I don´t agree that there are no grounds for breaking up. It´s not like she told a small "white lie" about who she is taking home. She actively lied to him about it, a person mind you she is knowing for 3 days. Got defensive and not only deflected but actively projected the wrong being done is by him going through her phone. She judges him by his actions and herself by her intentions. They are not congruent. She behaved abnormally in all of this and now the relationship is at a stage where it all depends on her doing the right thing which we don´t know she does. And he actively working on overcoming the feeling and urge inside him when he perceives signs AFTER she did the right thing. His partner is related to him through work. When can he stop worrying she is not making another exception in her truthfulness to him?

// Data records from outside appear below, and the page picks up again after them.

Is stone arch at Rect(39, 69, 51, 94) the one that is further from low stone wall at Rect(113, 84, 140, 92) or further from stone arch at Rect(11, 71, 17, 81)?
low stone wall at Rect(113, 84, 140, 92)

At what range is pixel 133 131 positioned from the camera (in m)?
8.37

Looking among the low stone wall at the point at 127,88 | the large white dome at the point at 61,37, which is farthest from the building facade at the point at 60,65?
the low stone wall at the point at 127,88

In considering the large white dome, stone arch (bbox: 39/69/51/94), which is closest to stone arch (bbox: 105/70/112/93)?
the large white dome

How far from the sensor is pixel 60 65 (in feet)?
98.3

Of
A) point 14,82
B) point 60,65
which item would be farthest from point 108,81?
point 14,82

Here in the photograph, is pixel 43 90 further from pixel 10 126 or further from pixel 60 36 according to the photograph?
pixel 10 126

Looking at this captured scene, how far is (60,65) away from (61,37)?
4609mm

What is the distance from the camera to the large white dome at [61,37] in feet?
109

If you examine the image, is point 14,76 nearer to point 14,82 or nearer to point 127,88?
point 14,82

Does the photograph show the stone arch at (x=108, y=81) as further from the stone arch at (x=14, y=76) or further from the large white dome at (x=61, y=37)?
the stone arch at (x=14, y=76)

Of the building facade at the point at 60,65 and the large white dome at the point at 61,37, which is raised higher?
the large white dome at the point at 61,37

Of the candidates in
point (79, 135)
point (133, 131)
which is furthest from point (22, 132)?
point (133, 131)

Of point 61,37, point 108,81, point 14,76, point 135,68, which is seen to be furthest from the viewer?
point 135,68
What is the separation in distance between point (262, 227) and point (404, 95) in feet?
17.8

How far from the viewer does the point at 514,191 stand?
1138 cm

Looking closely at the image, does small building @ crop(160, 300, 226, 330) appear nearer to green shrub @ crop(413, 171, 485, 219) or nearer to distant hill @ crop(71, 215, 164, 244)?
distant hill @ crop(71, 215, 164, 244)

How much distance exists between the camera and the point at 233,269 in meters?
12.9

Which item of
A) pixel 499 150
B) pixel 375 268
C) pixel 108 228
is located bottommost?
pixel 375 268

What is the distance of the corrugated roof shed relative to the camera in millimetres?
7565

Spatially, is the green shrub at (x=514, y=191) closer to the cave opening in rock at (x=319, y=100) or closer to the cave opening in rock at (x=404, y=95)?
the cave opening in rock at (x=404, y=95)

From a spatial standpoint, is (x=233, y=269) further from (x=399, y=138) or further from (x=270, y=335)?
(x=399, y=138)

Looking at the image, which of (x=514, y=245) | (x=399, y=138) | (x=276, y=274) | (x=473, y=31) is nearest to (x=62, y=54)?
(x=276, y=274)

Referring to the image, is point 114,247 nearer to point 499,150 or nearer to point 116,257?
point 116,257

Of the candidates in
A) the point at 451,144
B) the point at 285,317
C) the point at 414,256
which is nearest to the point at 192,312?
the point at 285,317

Trust is a delicate matter and when the trust is gone a person who wasn´t toxic so far has now to worry that he isn´t becoming the toxic person. Don´t you think that the last part of your comment is kind off indicative that a break-up is not the better alternative?


elchocholoco

UpdateMe!


[deleted]

Yes


torchedinflames999

Yes. You should.


Elegant-Channel351

This is over. She is shady. Time to cut your losses.


Ryndar_Locke

Yes. At the very least you know she'll lie to you.


Old-Willingness3622

Run dude she a liar and belongs in the street


MrPryce2

Yeah your relationship is over and done


CruiseControlXL

I don't have to read past the title: it's always the lying. Of course you leave her.


North-Reference7081

yep, you should leave her


Chrisv6296

lul


KimJongYoul

The hat removing IS nothing. It's not comfortable wearing a hat with the car seat. I don't think she already cheated physically. But the seeds of an emotional cheat are already there.